On Saturday we were going to spend the evening in Chinatown, but when I went to wake Jimmy from his afternoon nap, I instead joined him in a sleep. We changed our plans and went up to Crystal Palace. We headed for our favourite Spanish restaurant but we would have to wait half an hour for a table. So we made the mistake of going to a faux-Mexican restaurant called Borderland. I say 'mistake' because whilst there was actually nothing wrong with the experience, we will not be in a hurry to repeat the experience of bland, slap-dash prepared food and indifferent service.
We walked down to The Railway Bell, to check out the new management. Turns out they knew Jimmy and he them from nearly twenty years ago when they made the Wagon and Horses on Lyham Road Pub of the Year. I don't remember anything from getting in the taxi to waking up at quarter to one this afternoon. That rather scuppered my plans to go down to Sainsburys and cook an amazing meal. So I cobbled together Ready Meals. Tip on Ready Meal preparation - serve it sitting up at table with a bottle of really good Pinotage.
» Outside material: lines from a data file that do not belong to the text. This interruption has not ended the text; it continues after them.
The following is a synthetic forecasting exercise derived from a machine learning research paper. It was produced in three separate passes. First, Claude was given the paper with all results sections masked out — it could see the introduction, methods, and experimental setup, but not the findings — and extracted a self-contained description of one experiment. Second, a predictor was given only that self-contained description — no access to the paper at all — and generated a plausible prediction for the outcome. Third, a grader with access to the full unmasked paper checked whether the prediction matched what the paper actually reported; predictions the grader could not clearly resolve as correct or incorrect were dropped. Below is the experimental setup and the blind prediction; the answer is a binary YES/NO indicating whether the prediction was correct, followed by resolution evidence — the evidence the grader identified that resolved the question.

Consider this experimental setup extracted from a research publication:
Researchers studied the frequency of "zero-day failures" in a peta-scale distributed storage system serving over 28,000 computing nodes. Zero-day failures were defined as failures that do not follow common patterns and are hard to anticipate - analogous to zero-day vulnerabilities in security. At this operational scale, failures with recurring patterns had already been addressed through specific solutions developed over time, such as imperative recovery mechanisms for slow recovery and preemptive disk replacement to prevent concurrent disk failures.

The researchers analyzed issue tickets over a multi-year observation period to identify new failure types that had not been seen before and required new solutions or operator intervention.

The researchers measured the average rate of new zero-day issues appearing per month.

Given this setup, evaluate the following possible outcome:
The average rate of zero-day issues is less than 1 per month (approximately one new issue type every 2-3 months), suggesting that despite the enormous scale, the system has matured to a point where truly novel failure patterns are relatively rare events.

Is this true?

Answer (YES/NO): NO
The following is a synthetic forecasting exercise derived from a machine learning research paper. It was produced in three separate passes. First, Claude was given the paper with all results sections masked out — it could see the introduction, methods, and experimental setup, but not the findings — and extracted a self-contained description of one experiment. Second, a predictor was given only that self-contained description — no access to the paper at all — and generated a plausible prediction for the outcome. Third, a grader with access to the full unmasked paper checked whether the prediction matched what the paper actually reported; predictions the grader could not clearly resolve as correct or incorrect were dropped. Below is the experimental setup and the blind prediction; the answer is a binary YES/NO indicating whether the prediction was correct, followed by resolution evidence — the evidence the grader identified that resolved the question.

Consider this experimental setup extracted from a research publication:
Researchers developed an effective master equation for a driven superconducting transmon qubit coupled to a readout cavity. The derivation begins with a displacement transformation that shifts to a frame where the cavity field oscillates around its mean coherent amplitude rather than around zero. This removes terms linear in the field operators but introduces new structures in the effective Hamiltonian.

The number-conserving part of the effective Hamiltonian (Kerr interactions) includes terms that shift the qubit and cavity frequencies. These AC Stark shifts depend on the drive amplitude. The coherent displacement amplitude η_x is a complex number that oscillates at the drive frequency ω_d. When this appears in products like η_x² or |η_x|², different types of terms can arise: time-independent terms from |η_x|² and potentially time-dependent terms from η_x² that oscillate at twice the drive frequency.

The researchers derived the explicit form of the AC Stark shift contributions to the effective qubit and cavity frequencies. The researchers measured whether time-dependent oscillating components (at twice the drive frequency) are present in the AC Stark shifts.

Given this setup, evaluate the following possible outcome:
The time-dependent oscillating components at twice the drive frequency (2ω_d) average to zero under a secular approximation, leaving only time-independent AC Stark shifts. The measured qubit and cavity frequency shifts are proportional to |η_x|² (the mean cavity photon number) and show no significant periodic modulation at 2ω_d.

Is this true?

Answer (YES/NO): NO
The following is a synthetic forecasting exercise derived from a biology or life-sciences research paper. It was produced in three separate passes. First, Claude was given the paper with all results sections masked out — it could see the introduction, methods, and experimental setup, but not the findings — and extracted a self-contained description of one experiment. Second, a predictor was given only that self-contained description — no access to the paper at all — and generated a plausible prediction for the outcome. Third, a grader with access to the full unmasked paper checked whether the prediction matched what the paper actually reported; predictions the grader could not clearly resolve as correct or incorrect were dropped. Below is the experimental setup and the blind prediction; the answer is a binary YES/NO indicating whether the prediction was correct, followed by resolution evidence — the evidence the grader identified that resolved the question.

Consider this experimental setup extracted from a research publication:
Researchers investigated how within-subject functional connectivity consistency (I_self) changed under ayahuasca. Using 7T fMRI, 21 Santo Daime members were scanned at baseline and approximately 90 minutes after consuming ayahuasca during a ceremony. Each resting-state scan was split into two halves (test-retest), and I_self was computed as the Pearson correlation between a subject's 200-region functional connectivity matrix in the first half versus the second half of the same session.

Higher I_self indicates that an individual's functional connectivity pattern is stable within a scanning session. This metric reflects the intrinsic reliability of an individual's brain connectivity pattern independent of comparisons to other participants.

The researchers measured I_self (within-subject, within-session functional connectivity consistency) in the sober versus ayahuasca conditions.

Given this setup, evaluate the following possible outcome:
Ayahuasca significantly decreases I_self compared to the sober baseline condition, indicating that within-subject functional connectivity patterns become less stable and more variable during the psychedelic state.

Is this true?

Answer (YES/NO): NO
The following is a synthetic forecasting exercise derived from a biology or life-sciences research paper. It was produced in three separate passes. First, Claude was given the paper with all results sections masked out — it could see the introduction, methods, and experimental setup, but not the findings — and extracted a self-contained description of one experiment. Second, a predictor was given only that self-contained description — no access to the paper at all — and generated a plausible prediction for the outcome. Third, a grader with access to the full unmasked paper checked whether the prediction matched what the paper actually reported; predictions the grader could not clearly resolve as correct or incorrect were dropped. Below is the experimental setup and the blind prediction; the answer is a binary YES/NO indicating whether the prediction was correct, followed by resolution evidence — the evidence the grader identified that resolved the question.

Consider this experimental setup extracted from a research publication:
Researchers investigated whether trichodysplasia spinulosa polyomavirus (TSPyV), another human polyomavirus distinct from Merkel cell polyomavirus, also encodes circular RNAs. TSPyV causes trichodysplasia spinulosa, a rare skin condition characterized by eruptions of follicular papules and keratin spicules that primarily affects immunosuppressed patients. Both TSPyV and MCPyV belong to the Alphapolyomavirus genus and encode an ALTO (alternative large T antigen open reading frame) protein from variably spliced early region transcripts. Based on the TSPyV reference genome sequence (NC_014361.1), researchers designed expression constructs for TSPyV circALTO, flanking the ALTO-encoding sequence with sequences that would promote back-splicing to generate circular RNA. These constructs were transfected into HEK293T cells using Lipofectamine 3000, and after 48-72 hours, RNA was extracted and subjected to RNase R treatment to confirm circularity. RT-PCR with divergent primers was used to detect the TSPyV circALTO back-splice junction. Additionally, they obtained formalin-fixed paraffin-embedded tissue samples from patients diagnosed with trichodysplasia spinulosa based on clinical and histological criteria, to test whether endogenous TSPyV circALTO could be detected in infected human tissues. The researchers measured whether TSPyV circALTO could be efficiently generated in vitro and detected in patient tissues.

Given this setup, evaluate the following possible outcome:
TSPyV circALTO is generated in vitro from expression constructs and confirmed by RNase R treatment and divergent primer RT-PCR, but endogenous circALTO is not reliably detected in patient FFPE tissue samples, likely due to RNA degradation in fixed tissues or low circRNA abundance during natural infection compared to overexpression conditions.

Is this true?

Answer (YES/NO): NO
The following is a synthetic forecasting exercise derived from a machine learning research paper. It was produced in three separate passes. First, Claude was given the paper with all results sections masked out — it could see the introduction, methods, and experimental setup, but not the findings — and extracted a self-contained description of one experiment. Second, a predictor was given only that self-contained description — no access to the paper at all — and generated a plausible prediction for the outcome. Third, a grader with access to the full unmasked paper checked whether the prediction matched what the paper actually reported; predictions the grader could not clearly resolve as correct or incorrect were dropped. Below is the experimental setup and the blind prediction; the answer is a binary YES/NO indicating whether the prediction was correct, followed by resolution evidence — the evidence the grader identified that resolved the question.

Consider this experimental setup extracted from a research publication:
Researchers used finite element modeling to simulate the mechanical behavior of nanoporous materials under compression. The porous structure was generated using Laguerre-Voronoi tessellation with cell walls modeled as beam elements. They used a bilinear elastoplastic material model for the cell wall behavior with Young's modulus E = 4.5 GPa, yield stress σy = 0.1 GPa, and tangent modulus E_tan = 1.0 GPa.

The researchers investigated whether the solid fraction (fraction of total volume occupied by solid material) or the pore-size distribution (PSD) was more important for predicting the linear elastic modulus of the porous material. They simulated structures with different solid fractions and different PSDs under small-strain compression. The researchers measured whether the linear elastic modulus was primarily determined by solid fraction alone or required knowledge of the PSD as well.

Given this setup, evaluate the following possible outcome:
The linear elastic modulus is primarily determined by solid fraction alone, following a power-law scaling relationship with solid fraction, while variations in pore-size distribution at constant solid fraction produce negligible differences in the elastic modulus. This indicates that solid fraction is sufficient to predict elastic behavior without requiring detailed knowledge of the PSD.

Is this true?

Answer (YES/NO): YES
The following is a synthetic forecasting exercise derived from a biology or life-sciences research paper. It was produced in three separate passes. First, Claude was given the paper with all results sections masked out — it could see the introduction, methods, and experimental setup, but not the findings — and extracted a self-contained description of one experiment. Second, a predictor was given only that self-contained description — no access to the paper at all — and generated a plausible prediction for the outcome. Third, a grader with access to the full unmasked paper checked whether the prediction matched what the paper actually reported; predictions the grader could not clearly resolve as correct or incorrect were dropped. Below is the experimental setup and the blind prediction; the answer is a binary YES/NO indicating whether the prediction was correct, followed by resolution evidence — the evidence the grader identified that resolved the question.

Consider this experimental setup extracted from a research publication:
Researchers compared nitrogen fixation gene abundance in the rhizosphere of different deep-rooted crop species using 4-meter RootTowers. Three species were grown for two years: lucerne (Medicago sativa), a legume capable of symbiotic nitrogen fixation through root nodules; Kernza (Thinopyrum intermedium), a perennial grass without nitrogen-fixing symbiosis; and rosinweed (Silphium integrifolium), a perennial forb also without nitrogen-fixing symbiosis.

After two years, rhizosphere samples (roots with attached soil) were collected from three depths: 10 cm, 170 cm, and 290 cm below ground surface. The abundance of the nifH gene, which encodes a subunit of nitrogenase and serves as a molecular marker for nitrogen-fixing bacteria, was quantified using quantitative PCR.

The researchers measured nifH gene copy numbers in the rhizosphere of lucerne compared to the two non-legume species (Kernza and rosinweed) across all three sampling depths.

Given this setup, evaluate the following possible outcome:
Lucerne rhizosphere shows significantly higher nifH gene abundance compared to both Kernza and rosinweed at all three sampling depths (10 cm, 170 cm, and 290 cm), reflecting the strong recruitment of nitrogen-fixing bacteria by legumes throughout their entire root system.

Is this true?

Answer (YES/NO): NO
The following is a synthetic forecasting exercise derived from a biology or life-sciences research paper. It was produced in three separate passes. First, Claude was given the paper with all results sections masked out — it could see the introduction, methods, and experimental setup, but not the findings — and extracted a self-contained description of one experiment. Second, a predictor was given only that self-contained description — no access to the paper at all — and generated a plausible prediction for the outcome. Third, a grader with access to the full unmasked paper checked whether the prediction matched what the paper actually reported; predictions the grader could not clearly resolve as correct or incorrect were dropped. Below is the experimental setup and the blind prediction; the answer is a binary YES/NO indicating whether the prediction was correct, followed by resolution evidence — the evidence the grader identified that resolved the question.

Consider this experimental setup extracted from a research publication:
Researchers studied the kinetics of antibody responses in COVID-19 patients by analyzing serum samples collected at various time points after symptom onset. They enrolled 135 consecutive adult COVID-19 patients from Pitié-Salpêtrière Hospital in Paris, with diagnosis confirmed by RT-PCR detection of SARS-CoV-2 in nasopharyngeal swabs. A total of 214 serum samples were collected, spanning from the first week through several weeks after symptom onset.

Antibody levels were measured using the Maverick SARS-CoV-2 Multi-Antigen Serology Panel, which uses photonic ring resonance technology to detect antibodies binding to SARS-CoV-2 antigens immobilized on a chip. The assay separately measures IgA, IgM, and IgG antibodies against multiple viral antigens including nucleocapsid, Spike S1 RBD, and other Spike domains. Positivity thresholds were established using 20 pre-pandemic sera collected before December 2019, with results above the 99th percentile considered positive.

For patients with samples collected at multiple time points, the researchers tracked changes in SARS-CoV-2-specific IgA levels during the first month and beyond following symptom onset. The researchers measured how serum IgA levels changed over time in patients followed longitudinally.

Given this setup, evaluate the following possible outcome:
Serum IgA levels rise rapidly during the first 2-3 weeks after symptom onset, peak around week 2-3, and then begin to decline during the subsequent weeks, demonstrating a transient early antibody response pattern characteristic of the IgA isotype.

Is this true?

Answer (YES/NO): YES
I sent an email of complaint to BBC News because of the amount of time they devoted to the Space Shuttle. I pointed out that whilst, of course, it was sad it was no sadder than the people who die every day in road accidents, nor in the railcrashes in Australia and Zimbabwe, or the explosion in Lagos, all of them, incidentally, in Commonwealth countries. Despite what BBC News Editors think, we are a sovereign nation, not the fifty-first state of the USA. I finished by saying that I would hope they spend hours grieving the loss of Iraqi citizens in direct proportion to this overlong coverage.
I am writing this while watching Dan Cruickshank and the Lost Cities of Iraq. A delight of a programme, showing deserted architectural treasures, such as in Babylon, Ur, Nineveh and the Garden of Eden, many of which may be destroyed in the war. They are older than the Pyramids, arguably even more important in the history of civilisation, and, may I dare say, more impressive.
It is sad that it probably got a very small audience, but I wonder whether the warmongers would be so gung-ho if they had had the chance to see it. I think it would be regarded as sacrilegious to bomb the World Heritage sites of Egypt, but I am not sure we have the same scruples about Iraq. Just a shame there appears to be no accompanying website.